» Your tasks
1) Render this sentence from the abstract on nearest-neighbor search below into Spanish: "This is often mitigated through using multiple hash tables at additional storage and memory costs."
2) Decide whether each statement agrees with the abstract on nearest-neighbor search below, answering yes or no and quoting the words that settle it: (a) CHC hashes dataset points into a high-dimensional binary space. (b) PCNN relies on polar codes for its multi-probe scheme. (c) The probing method's time complexity grows with the size of the dataset.
3) Write the next part of the abstract on nearest-neighbor search below, picking up after its final sentence.

» Document section
■ ■ ■ ■
APPROXIMATE NEAREST NEIGHBOR SEARCH THROUGH MODERN ERROR-CORRECTING CODES

Abstract

A locality-sensitive hash (or LSH) is a function that can efficiently map dataset points into a latent space while preserving pairwise distances. Such LSH functions have been used in approximate nearest-neighbor search (ANNS) in the following classic way, which we call classic hash clustering (CHC): first, the dataset points are hashed into a low-dimensional binary space using the LSH function; then, the points are clustered by these hash values. Upon receiving a query, its nearest neighbors are sought within its hash-cluster and nearby hash-clusters (i.e., multiprobe). However, CHC mandates a low-dimensional latent space for the LSH function, which distorts distances from the (high-dimensional) original real space; this results in inferior recall. This is often mitigated through using multiple hash tables at additional storage and memory costs. In this paper, we introduce a better way of using LSH functions for ANNS. Our method, called the Polar Code Nearest-Neighbor (PCNN) algorithm, uses modern error-correcting codes (specifically polar codes) to maintain a manageable number of clusters inside a high-dimensional latent space. Allowing the LSH function to embed into this high-dimensional latent space results in higher recall, as the embedding faithfully captures distances in the original space. The crux of PCNN is using polar codes for probing: we present a multi-probe scheme for PCNN which uses efficient list-decoding methods for polar codes, with time complexity independent of the dataset size. Fixing the choice of LSH, experiment results demonstrate significant performance gains of PCNN over CHC; in particular, PCNN with a single table outperforms CHC with multiple tables, obviating the need for large memory and storage.
■ ■ ■ ■
Rows from a spatial reasoning dataset
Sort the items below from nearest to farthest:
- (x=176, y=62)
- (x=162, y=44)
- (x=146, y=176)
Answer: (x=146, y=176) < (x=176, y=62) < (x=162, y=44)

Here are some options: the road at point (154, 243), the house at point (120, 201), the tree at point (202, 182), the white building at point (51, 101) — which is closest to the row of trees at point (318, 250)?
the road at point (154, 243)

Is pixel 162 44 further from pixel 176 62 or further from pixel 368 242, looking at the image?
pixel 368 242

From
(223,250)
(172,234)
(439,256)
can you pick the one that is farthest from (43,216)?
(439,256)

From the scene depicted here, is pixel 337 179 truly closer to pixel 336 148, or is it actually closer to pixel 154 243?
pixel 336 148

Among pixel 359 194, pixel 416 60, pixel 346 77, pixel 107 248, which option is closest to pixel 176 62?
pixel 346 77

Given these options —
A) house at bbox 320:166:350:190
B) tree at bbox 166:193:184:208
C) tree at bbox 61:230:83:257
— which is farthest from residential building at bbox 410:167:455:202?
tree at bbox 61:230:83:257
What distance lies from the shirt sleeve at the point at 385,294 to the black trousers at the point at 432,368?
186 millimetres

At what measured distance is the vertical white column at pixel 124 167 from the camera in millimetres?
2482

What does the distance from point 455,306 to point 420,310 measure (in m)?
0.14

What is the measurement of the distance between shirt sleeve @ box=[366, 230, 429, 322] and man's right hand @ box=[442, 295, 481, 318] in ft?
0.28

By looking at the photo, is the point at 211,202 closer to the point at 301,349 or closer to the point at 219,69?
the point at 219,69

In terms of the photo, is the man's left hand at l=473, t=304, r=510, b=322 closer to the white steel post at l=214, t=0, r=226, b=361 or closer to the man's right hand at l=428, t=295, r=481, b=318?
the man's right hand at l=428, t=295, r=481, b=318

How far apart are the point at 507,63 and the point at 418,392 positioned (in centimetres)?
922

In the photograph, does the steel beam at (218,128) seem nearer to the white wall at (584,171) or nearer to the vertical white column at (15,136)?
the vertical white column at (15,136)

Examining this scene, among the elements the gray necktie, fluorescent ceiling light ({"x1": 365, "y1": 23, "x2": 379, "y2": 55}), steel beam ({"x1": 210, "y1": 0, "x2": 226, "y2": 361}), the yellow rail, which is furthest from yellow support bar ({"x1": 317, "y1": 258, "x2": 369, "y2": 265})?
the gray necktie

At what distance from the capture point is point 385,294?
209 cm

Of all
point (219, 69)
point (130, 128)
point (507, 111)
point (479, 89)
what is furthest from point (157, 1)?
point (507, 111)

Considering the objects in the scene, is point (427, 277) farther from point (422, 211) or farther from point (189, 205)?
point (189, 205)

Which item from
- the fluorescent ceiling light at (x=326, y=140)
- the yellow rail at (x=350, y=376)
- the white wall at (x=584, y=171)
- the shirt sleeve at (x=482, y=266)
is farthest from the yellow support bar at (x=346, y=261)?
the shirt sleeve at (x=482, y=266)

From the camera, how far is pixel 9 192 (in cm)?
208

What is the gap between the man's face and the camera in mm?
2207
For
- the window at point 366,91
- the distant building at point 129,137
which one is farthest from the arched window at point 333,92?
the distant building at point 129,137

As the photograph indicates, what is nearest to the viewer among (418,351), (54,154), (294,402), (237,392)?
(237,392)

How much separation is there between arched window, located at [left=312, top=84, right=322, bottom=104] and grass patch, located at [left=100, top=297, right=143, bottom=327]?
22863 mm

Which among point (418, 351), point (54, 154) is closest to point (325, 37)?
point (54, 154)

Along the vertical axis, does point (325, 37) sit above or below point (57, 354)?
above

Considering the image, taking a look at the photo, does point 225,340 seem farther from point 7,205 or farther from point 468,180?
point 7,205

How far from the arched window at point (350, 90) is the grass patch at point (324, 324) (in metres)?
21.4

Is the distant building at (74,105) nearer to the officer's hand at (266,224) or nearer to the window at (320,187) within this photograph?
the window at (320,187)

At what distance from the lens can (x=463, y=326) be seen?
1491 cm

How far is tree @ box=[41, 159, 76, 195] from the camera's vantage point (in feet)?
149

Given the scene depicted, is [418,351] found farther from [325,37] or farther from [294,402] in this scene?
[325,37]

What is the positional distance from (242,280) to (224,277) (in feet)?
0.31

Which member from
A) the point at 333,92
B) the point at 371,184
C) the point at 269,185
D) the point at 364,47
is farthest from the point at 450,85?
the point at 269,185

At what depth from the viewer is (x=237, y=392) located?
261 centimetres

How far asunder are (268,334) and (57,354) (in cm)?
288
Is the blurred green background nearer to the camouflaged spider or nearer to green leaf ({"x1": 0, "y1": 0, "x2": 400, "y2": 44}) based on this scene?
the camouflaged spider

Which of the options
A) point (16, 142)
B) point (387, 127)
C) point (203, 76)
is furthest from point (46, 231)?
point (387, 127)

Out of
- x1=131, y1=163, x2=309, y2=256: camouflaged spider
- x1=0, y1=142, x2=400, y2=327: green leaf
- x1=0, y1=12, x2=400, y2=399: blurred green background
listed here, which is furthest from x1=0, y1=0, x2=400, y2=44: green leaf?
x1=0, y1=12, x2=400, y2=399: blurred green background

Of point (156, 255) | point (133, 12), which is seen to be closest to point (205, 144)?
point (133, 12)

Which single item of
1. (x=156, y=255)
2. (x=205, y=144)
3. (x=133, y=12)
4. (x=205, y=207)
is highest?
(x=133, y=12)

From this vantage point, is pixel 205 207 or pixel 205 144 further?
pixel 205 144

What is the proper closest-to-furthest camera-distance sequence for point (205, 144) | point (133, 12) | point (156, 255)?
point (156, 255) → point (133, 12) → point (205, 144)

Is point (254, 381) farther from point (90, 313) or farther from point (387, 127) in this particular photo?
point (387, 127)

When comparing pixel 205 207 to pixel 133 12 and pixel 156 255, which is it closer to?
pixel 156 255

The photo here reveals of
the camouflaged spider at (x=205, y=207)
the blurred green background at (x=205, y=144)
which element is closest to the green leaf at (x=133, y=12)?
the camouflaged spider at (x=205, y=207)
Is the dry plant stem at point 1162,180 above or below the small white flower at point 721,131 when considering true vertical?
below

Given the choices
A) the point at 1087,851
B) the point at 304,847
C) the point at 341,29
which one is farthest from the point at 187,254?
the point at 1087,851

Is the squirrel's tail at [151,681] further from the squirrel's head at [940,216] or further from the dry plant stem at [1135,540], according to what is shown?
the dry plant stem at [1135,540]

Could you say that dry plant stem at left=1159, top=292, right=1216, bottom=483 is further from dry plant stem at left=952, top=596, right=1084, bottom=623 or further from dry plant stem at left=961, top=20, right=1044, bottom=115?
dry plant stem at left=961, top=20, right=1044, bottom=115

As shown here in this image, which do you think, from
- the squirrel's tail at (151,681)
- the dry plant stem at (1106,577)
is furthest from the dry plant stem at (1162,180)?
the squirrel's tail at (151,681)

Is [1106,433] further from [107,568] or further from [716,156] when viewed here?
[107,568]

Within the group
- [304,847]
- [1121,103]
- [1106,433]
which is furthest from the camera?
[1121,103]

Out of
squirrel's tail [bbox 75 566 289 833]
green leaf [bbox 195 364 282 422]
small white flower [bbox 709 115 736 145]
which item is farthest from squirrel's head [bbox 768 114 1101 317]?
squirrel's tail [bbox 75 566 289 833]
■ ■ ■ ■
» Per-task outputs
1) Esto suele mitigarse mediante el uso de varias tablas hash, con costos adicionales de almacenamiento y memoria.

2)
(a) No: "the dataset points are hashed into a low-dimensional binary space using the LSH function"
(b) Yes: "we present a multi-probe scheme for PCNN which uses efficient list-decoding methods for polar codes"
(c) No: "with time complexity independent of the dataset size"

3)
1. INTRODUCTION

In similarity search, one is first given a dataset D of points, then a set of query points from the same space. For each query, the goal is to find the closest point (or points) in D to that query, according to some given metric. The simplest way to find these nearest neighbors of a query is to calculate the distance of the query from each point in the dataset D; however, when the dataset D is large, this linear cost in the dataset's size is prohibitive. Thus, upon query, one would like to consider only a small subset of D. Since these non-exhaustive algorithms do not consider all points in the dataset, we are interested in approximate similarity search, with the following relaxations: • We allow an approximation ratio, i.e., the algorithm is allowed to return neighbors whose distance to the query is at most some factor α ≥ 1 times the distance of the nearest neighbor to the queryfoot_0 . • Since the algorithm does not explore all points, it can sometimes return a result which is not within the desired distance; the fraction of results which are within the desired range is called the recall of the algorithm. Clustering Methods. A common technique for approximate similarity search is to divide the dataset D into clusters. Then, upon receiving a query, the algorithm would only search the points of D that appear in the clusters which are closest to the query. (If the clusters are represented by points in the original space, the distance to the query is well defined. Otherwise, a different metric is needed.) Algorithms based on such clustering are often used in practice, since they allow storing different clusters on different machines (i.e., sharding) for efficient distributed processing of queries.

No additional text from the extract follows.